Binlerce kitap yazıldı üzerine, ağıtlar türküler yakıldı.

Müzeler kuruldu, anma törenleri yapıldı, turlar düzenlendi, bu büyük zaferin yaşandığı, şehit kanıyla sulanmış bu topraklara.

Kimi dinci yapılar, bunun ilahi bir zafer olduğunu iddia etti.

Kimi, başka nedenler aradı bu büyük Zafer için.

Demeye çekindiler, yıllarca;

“Çanakkale, kendi Vatanında garip, ezilmiş bir toplumun Bağımsızlık Ateşini yaktığı yerdir” diye.

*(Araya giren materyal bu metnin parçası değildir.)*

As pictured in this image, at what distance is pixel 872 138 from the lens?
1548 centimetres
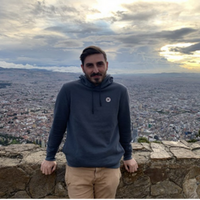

Çanakkale Savaşları, gökten saf saf inen sakallı, sarıklı, yeşil cüppeli ruhanî varlıklar tarafından kazanılmadı.

Çanakkale Savaşları, aniden bastıran sisler, 3'ler 7'ler 40'lar nedeniyle de kazanılmadı.

Çanakkale Savaşları Bağımsızlığa inanmış, iman etmiş bir milletin ortak zaferidir.

Çanakkale savaşları "Dinlerin Savaşı"dır diyenler de büyük hata içindedir...

Çanakkale'ye gidenler görmüştür. İngiliz Mezarlıklarındaki Müslüman İngiliz Askerlerinin isimlerini?

Bundan daha vahimdir, Çanakkale'de kıran kırana bir mücadele yaşanıyorken, Güneyde Müslüman Araplar'ın, İngilizler'le ittifak yaparak, yine Müslüman olan Türkler'e saldırması...

Çanakkale dinlerin savaştığı yer değildir.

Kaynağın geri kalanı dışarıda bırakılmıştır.